• **UIT TE VOEREN TAKEN**:
- 1) Hoeveel nieuwe aanbevelingen voegde de Commissie volgens het tekstfragment in november 2018 toe voor Roemenië?
- 2) Verklaar aan de hand van het tekstfragment waarom de Commissie in november 2018 nieuwe aanbevelingen voor Roemenië toevoegde aan de twaalf uit januari 2017.
- 3) Breid de tekst over de CVM-rapportages voor Roemenië en Bulgarije uit, aansluitend op de laatste zin ervan.

• **TEKSTFRAGMENT**:
....
Sinds de evaluatie van januari 2017 heeft de Commissie in november 2017 en in november 2018 rapportages over de voortgang in beide landen gepubliceerd. Ten aanzien van Roemenië constateerde de Commissie in november 2018 dat het hervormingsmomentum verloren was gegaan en de geboekte voortgang en de onomkeerbaarheid hiervan onder druk stond. Dit leidde ertoe dat aan de twaalf aanbevelingen uit januari 2017 acht nieuwe aanbevelingen op het terrein van rechtsstaat en corruptiebestrijding werden toegevoegd. Voor Bulgarije concludeerde de Commissie dat op basis van de geboekte voortgang op de aanbevelingen van januari 2017 drie ijkpunten voorlopig gesloten konden worden en dat verder werk nodig was ten aanzien van de resterende drie ijkpunten (met name op terrein van justitiële hervorming en strijd tegen corruptie) en de aanbevelingen uit het rapport van januari 2017. De rapporten, die de Commissie onlangs publiceerde, zien op de voortgang die Roemenië en Bulgarije hebben gemaakt sinds november 2018. Voor het opstellen van de rapporten heeft de Commissie samengewerkt met autoriteiten, het maatschappelijk middenveld en andere stakeholders en waarnemers.

In deze brief wordt allereerst de analyse en beoordeling van de Commissie per land beschreven. Dit wordt gevolgd door een appreciatie van het kabinet van de voortgang in beide landen. Tot slot wordt de Nederlandse inzet bij de behandeling in Raadskader gegeven.

CVM-rapportage Roemenië

1. Algemeen

Sinds de publicatie van het vorige CVM rapport in november 2018 (Kamerstuk 23 987, nr. 290) heeft de Commissie verschillende malen haar zorgen geuit over aan de rechtsstaat gerelateerde ontwikkelingen alsmede de achteruitgang ten aanzien van eerder doorgevoerde hervormingen. Voor een belangrijk deel van de rapportageperiode was er volgens de Commissie weinig tot geen bereidheid bij de Roemeense autoriteiten om aan de slag te gaan met de aanvullende acht aanbevelingen uit het voorgaande CVM rapport, noch met aanbevelingen van de Venetië Commissie en de Raad van Europa’s Groep van Staten tegen Corruptie (GRECO). In mei 2019 heeft de Commissie de Roemeense autoriteiten geïnformeerd dat de rechtsstaat in toenemende mate onder druk staat en dat bij het uitblijven van de noodzakelijke verbeteringen op korte termijn, of bij verdere negatieve ontwikkelingen, de Commissie stappen zou moeten nemen in het kader van de bescherming van de rechtsstaat. Tijdens een bijeenkomst met Commissievoorzitter Juncker en Eerste Vicevoorzitter Timmermans heeft de Roemeense premier in juni 2019 aangegeven de controversiële hervormingen van het justitieapparaat te staken en de dialoog in het kader van het CVM met directe ingang te hervatten om zo stappen te kunnen zetten ten aanzien van de hervormingen van de justitie sector en de strijd tegen corruptie.
....
• **OPGESLAGEN GEGEVENS**:
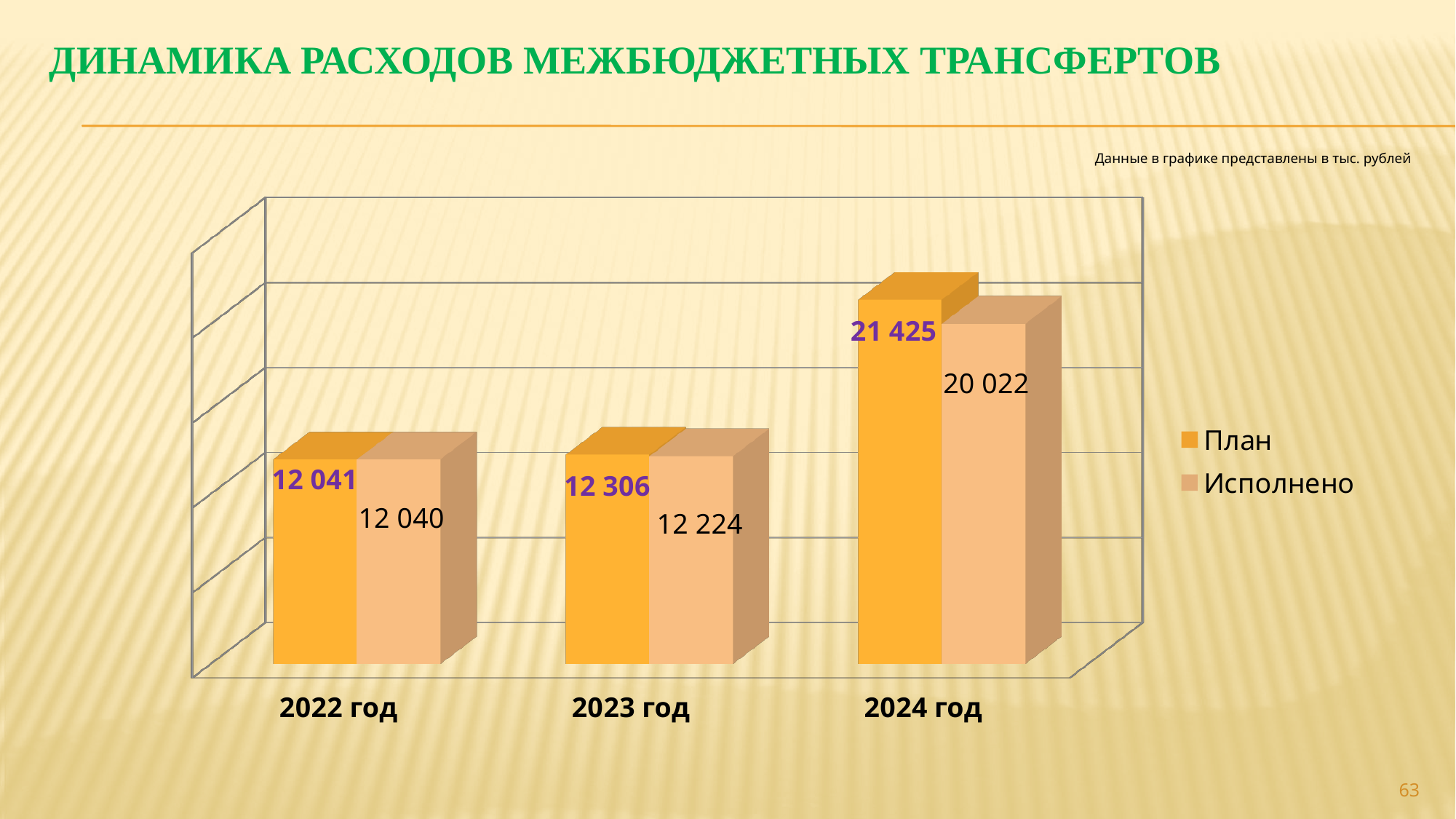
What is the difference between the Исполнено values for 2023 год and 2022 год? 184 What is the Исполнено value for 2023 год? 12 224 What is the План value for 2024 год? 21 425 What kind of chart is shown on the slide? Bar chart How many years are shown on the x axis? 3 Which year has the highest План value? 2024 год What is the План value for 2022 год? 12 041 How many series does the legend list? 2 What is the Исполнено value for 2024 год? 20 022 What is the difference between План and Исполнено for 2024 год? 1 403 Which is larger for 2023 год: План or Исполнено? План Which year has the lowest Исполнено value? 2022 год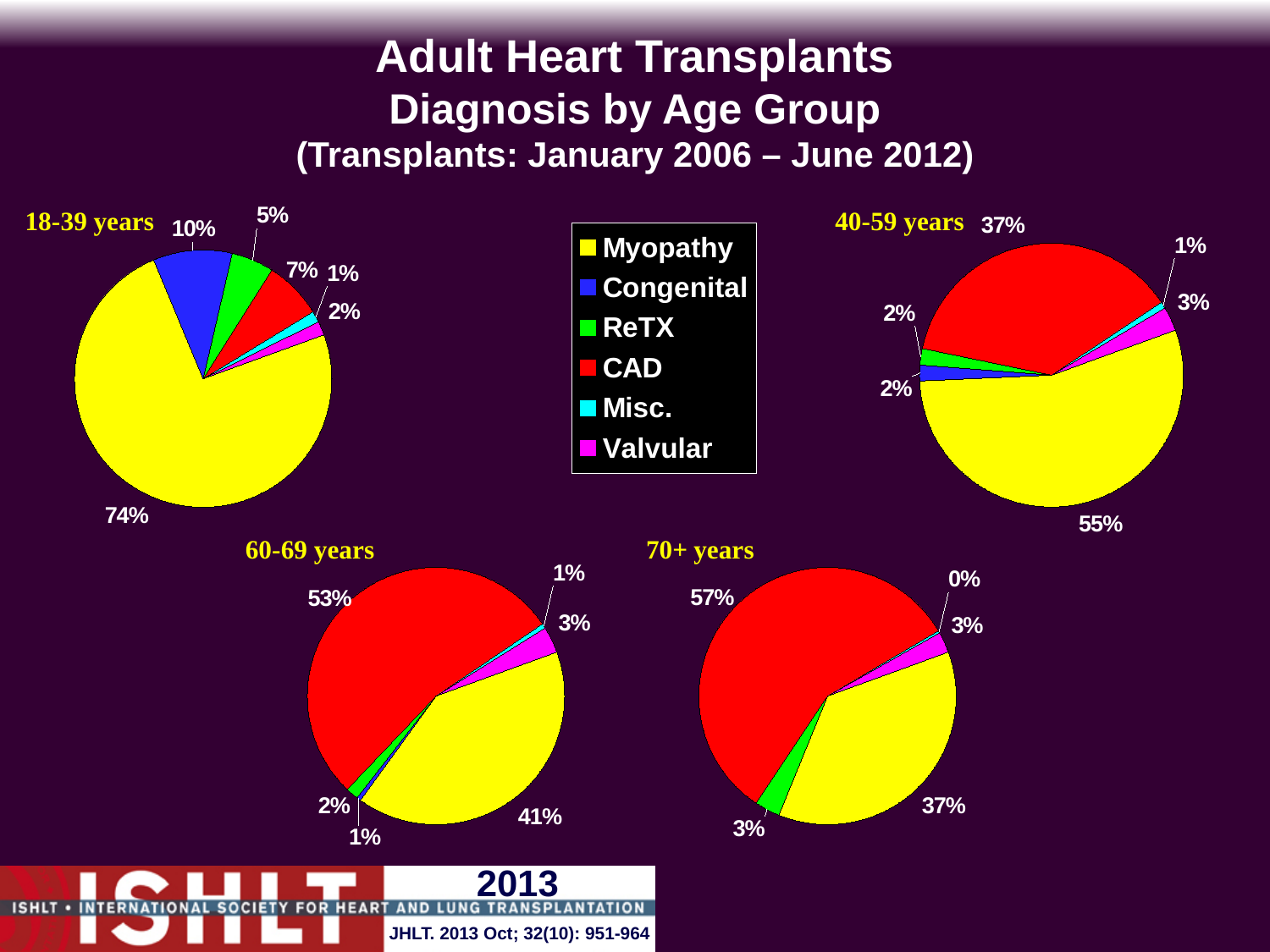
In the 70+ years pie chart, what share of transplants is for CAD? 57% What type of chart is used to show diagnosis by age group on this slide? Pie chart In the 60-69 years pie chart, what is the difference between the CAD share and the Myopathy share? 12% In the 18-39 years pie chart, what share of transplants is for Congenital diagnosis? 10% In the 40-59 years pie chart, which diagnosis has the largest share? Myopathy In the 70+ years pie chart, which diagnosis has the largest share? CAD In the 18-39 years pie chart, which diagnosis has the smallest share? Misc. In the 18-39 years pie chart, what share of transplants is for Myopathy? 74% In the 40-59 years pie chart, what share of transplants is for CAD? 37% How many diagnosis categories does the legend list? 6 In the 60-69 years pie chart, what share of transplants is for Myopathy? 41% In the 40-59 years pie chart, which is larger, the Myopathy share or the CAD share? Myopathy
....
• **ANTWOORDEN PER NUMMER**:
- 1) Acht nieuwe aanbevelingen, op het terrein van rechtsstaat en corruptiebestrijding.

- 2) De Commissie stelde vast dat het hervormingsmomentum in Roemenië verloren was gegaan. Ook stonden de geboekte voortgang en de onomkeerbaarheid daarvan onder druk. Dat leidde tot acht extra aanbevelingen op het terrein van rechtsstaat en corruptiebestrijding.

- 3)
In het rapport van januari 2017 (Kamerstuk 23 987, nr. 170) gaf de Commissie al aan dat bredere maatschappelijke, juridische en politieke ontwikkelingen, hoewel deze niet binnen de reikwijdte van het CVM en de aanbevelingen vallen, wel degelijk gevolgen hadden voor het daadwerkelijk kunnen uitvoeren van hervormingen en de onomkeerbaarheid hiervan. De Commissie wees in deze onder meer op confrontaties tussen de staatsinstellingen en de maatschappelijke ruimte, waarin de media haar werk moest doen. Deze factoren hebben volgens de Commissie een negatief effect op de voortgang in de justitiële hervormingen en de strijd tegen corruptie. Recente ontwikkelingen tonen opnieuw aan dat belangrijke wetswijzigingen, ook buiten het justitiedomein, met gebruik van spoedprocedures en met minimale raadpleging, zowel de kwaliteit van de wetgeving alsook het vertrouwen van de burgers in de beleidsvorming hebben geschaad, aldus de Commissie. Rechters en openbaar aanklagers hebben nog steeds te maken met misleidende berichtgeving en onterechte persoonlijke aanvallen in de media, waarbij er weinig mogelijkheden zijn hier iets tegen te doen. Uiteindelijk wordt hiermee de reputatie en geloofwaardigheid van het rechtssysteem als geheel aangetast. Verdere zorgen vormen de conflicten tussen de staatsinstellingen, waarbij de tegenstellingen in toenemende mate zichtbaar worden in het Constitutionele Hof, hetgeen weer leidt tot verdere spanningen en gebrek aan loyale samenwerking. Ook de debatten over de samenwerkingsovereenkomsten tussen Justitie en de Roemeense veiligheidsdiensten blijft een splijtzwam. De Commissie onderstreept dat het doel moet blijven te zorgen dat de veiligheidsdiensten onder democratische controle worden gebracht en dat misdaden effectief worden onderzocht en berecht met respect voor fundamentele rechten, zodat de burgers vertrouwen kunnen hebben dat de rechtspraak ook daadwerkelijk onafhankelijk is.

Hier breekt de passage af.